Ogni volta che passo innanzi al 240 di viale Trastevere è come se li avessi innanzi agli occhi. I sette ebrei che escono terrorizzati dal portoncino dove li stano circondando i guerrieri nazi orgogliosi di avere acciuffato donne e bambini che stavano dormendo, la signora Sabatello che mormora alla portiera di avvisare sua sorella (abitava a piazza Cairoli) ma di farlo più tardi per non svegliarla troppo presto. Dei poco più che mille ebrei rastrellati quella mattina del 16 ottobre ne tornarono a Roma diciassette. Nessuno dei sette Sabatello/Mieli catturati si salvò. Ho conosciuto due Sabatello di terza generazione dai quali ho raccolto i dettagli della loro tragedia familiare. Oggi avrò accanto Angelo Sabatello (nato nel 1947 dal terzo dei figli Sabatello), quello che mi ha regalato copia della foto con un saluto alla fidanzata che suo zio Carlo aveva lanciato via dal finestrino del treno che li stava portando ad Auschwitz.

Giacomo Debenedetti, il critico letterario ebreo che fa da primo aedo del moderno nella storia letteraria italiana (gli si deve la “scoperta” dell’allora sconosciutissimo Italo Svevo), nell’ottobre 1943 aveva 42 anni e viveva a Roma.
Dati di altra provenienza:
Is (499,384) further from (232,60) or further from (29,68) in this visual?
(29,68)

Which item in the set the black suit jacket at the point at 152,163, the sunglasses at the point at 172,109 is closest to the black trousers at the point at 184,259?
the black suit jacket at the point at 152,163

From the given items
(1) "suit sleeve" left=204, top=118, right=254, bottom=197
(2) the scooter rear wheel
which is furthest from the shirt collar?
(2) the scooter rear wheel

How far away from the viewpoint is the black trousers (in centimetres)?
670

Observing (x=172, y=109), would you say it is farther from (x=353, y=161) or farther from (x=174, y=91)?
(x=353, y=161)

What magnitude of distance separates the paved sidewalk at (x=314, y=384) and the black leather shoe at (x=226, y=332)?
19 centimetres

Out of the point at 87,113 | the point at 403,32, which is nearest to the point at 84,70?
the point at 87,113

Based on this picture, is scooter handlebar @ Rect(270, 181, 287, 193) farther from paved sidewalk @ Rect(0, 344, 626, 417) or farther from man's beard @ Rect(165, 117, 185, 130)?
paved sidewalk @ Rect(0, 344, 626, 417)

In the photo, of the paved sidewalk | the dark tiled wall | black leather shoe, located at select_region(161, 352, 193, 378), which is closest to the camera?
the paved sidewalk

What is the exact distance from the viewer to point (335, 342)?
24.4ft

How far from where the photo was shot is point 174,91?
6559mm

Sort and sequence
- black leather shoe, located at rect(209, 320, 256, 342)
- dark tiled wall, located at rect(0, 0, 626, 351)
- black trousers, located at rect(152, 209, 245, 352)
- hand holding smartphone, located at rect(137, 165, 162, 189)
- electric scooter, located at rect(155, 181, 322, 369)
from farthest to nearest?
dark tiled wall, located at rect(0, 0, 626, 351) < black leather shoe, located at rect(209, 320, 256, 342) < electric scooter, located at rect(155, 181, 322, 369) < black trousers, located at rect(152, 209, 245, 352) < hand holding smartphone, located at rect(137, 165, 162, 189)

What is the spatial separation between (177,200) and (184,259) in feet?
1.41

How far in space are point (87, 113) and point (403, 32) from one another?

Non sappiamo se i nazi lo avessero l’indirizzo della sua abitazione romana, e comunque la mattinata del 16 ottobre lui la passò nella casa di una sua vicina per poi rifugiarsi a Cortona, dove vivevano alcuni suoi amici. Appena rientrato a Roma, nell’autunno 1944, Debenedetti mise mano a quei due suoi librini, rispettivamente 16 ottobre 1943 e Otto ebrei, la cui potenza è inversamente proporzionale al numero esiguo di pagine di cui sono fatti. “A Roma quasi non è casa, non è famiglia ebraica – scrive Debenedetti in Otto ebrei, pubblicato già nel 1944 – nella quale, tornando dopo questi mesi, non si abbia paura di chiedere notizie dei congiunti più stretti. Già troppe volte ci siamo visti opporre dei visi chiusi, severi, che si vietano qualunque espressione come superflua, come sproporzionata agli avvenimenti: ‘Presi, deportati quella mattina del 16 ottobre. Non se ne è saputo più niente’”. Il loro era “un tentativo di eufemismo pietoso, uno sfiduciato barlume di speranza”, scrive Debenedetti. La speranza, possibile ancora nell’autunno 1944, che prima o poi qualcuno di quei mille sciagurati tornasse vivo. Così come, ad avvio del memorabile 16 ottobre 1943 pubblicato nel 1946 con un disegno in copertina di Alberto Savinio, Debenedetti dà vita a un’altra delle speranze di cui gli ebrei romani non vollero fare a meno, la speranza che i tedeschi avessero una parola e la mantenessero. Avevano voluto 50 chili d’oro dalla comunità ebraica di Roma, ebbene quei chili li avevano avuti tutti. Come si poteva credere che ciò nonostante facessero quello che una donna romana “vestita di nero, scarmigliata, fradicia di pioggia” andava gridando per le viuzze del ghetto di Roma, che i tedeschi si stavano apprestando a rastrellare le famiglie ebree di cui avevano gli indirizzi? Come si poteva credere che fossero capaci di una tale infamia?